È interessante anche — e soprattutto — analizzare dove si è votato di più e di meno. Le percentuali di partecipazione più alte nelle grandi città si sono registrate nelle zone più abbienti, in particolare nei centri storici, e hanno premiato il centrosinistra: un dato che concorre a testimoniare l’arroccamento del Pd tra le classi urbane più agiate. Si può ormai dire che si sia definitivamente concluso il percorso del Pd verso il partito della competenza e del progressismo moderato, in grado di rivolgersi quasi esclusivamente agli elettori che desiderano soprattutto preservare lo status quo economico ma sono interessati a un programma di riforme sociali: il Pd è riuscito a trasformarsi nel partito di quella che viene definita “classe media” — impiegati di medio-alto livello, piccoli proprietari e piccoli borghesi che si sentono a disagio a votare la destra di Salvini e Meloni. Le parti più popolari dell’elettorato del partito, ancora presenti certo, rischiano di apparire come vestigiali, frutto di un’eredità politica che il Pd fatica a portare avanti.

La classe sociale meno abbiente, composta soprattutto da lavoratori dipendenti che vivono nelle periferie, ha deciso di non votare. Da qui si può ipotizzare una crisi di quella destra che è stata spesso definita “populista,” cosa che testimonierebbe soprattutto la disillusione sempre più grande di chi non è ricco, e che dopo aver provato a votare la destra di Meloni e Salvini non si sente sostanzialmente più rappresentata proprio da nessuno. Di fatto, gli elettori ricchi che da qualche hanno cominciato a votare Pd l’hanno fatto anche questa volta, mentre molti non ricchi hanno abbandonato il voto di protesta che alle europee del 2019 avevano destinato alla Lega: entrare nel governo Draghi per Salvini ha avuto un suo prezzo — così come, forse, l’ha avuto anche continuare a impostare la propria linea politica sulla pandemia sulle strizzate d’occhio allo scetticismo medico e vaccinale.

Se il fatto che una fetta rilevante delle classi lavoratrici delle periferie abbia deciso di non votare più a destra è indubbiamente positivo, bisogna sottolineare che questo dato non si è tradotto, ad esempio, in un aumento di voti per la sinistra “radicale:” La riconferma al primo turno di Beppe Sala ha messo in ombra i risultati degli altri candidati sindaco che hanno affollato questa campagna elettorale a Milano — complessivamente 13 per 28 liste.

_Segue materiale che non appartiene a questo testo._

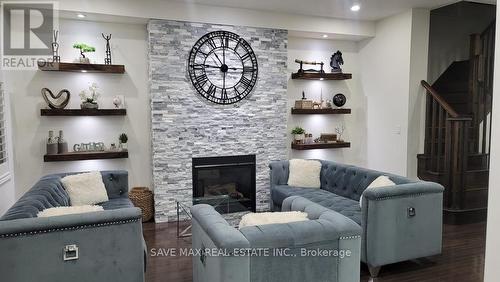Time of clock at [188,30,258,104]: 11:45
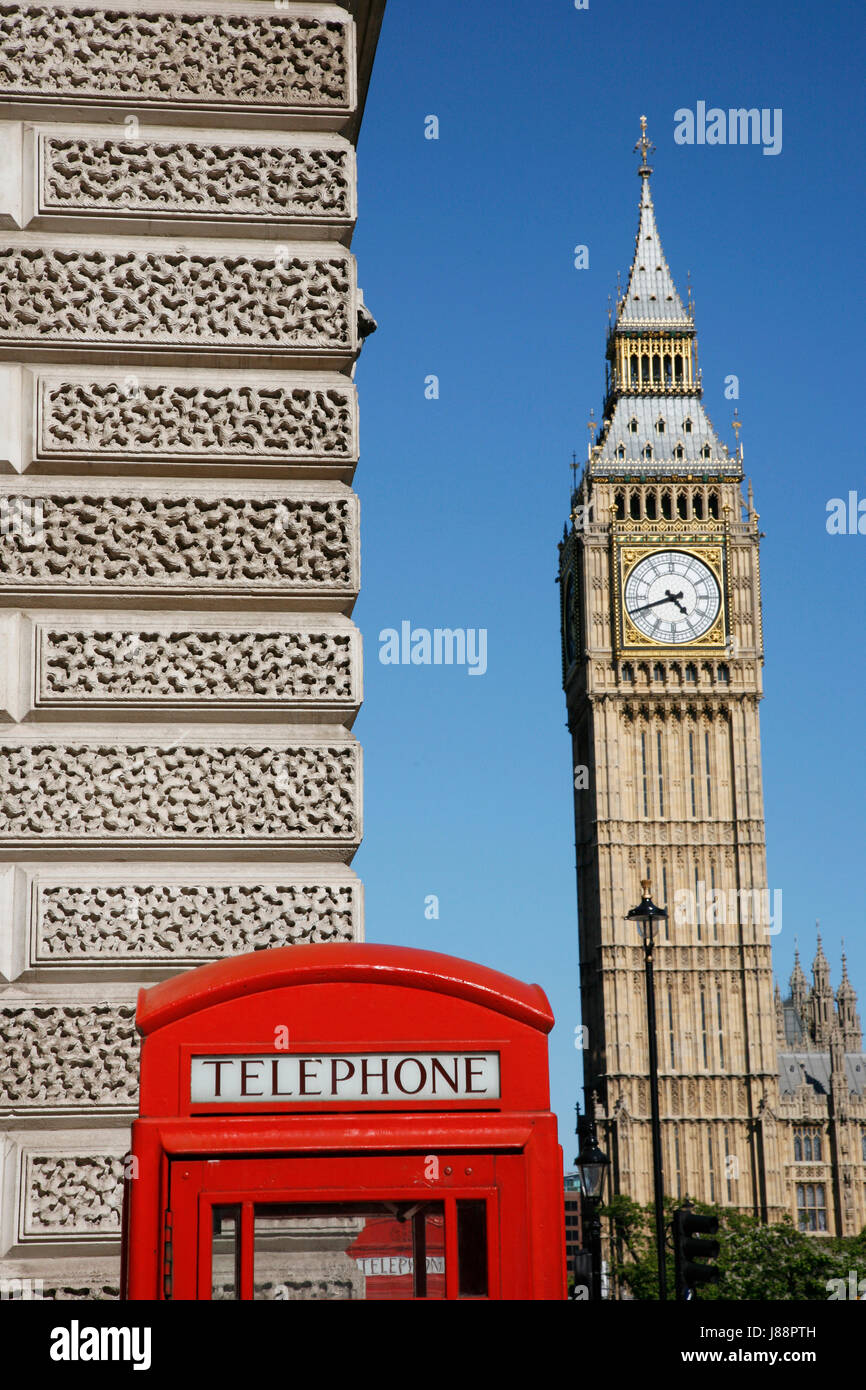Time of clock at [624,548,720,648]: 4:41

Spicca il flop di Gianluigi Paragone, fermo poco sotto al 3%, ma anche a sinistra di Sala le cose non vanno tanto bene: nessuna lista alla sinistra del sindaco entrerà in consiglio comunale — quella del candidato Gabriele Mariani, Milano in Comune, ha preso meno del 2%. Ancora peggio Potere al Popolo, che al momento in cui scriviamo potrebbe fermarsi sotto l’1% — Pap è andato malissimo anche a Bologna, dove si attesta intorno al 3%. Solo a Roma il Pci di Marco Rizzo ha festeggiato il 6% preso nel collegio di Primavalle alle suppletive.

Di fronte a un governo che fa gli interessi dei ricchi e che viene presentato come l’unico possibile, i poveri hanno deciso di conseguenza di non andare a votare. Il fatto che il Pd esulti però testimonia solo la distanza drammatica che lo separa dalla “pancia del paese,” e fa riflettere sul fatto che — nonostante a una prima occhiata possa sembrare che sia diminuita la percentuale di elettori di destra — in realtà il 50% di chi non è andato a votare è orfano di una proposta politica che tuteli gli interessi delle classi meno abbienti, dimenticate dal governo dei “migliori.” E questa proposta dev’essere in qualche modo diversa da quelle già esistenti, che non riescono in alcun modo a proporsi come tutele credibili degli interessi dei lavoratori.